[Spatial reasoning question records]
++++++++++

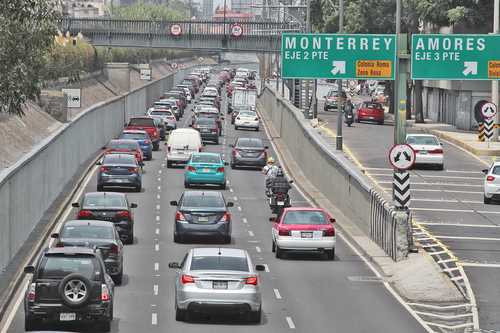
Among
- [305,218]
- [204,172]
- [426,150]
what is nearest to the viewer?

++++++++++

Your goal ▸
Copy the entries above word for word, leaving out the pictures.

Finished answer ▸
Among
- [305,218]
- [204,172]
- [426,150]
what is nearest to the viewer?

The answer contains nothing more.